For reasons both political and professional, a new generation of scholars rejected the field’s direct involvement in foreign policy. Increasingly critical of American policy in Vietnam and elsewhere, many young scholars rebelled against what they saw as government incursions into academic life. Others preferred to contribute to disciplinary journals rather than policy debates; in doing so, ironically, they benefited handily from the scholarly exchanges that Mosely promoted as well as sources like the Smolensk documents and the Bakhmeteff Archive that Mosely helped organize.
For all of his insights about the USSR and his renewed work in teaching (he had returned to Columbia in 1963), Mosely did not fathom these changes. In an essay published in 1967, as conflicts brewed on campuses all over the country, Mosely praised scholars for their impact on affairs of state. Five years later, upon Mosely’s death, came Secretary Rogers’s praise that Mosely did not distinguish between academic and government work. Undoubtedly an exaggeration, it nevertheless reflected Mosely’s long-standing commitment, forged during World War II, to serve Mars and Minerva, the gods of war and wisdom. Yet by 1972 such sentiments were hotly controversial.

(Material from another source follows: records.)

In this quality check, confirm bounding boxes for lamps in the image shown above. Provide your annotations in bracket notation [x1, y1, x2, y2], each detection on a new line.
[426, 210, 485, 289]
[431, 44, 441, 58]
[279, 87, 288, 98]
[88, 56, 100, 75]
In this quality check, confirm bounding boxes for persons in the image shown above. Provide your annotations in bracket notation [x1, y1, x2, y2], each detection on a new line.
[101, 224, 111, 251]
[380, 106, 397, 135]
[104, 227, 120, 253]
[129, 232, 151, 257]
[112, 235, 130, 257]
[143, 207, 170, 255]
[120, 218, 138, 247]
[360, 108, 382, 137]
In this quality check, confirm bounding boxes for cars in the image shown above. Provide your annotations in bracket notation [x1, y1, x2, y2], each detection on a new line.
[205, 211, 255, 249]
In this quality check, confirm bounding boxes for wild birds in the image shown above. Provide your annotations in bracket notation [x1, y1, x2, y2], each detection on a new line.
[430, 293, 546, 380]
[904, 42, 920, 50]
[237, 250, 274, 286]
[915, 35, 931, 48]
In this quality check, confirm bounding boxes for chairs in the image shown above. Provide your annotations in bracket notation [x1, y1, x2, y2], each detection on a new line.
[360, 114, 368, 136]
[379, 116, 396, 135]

Mosely’s accomplishments were many. He brought together disparate groups to forge a field that shaped foreign policy and academic life for almost three decades. He helped hundreds of students, giving many of them more attention than they received from their ostensible advisers. He aided Russian émigré scholars more than any other non-émigré. Yet the rise and fall of his vision of Soviet Studies tells us as much about the assumptions of the greatest generation as it does about the anger of its successors.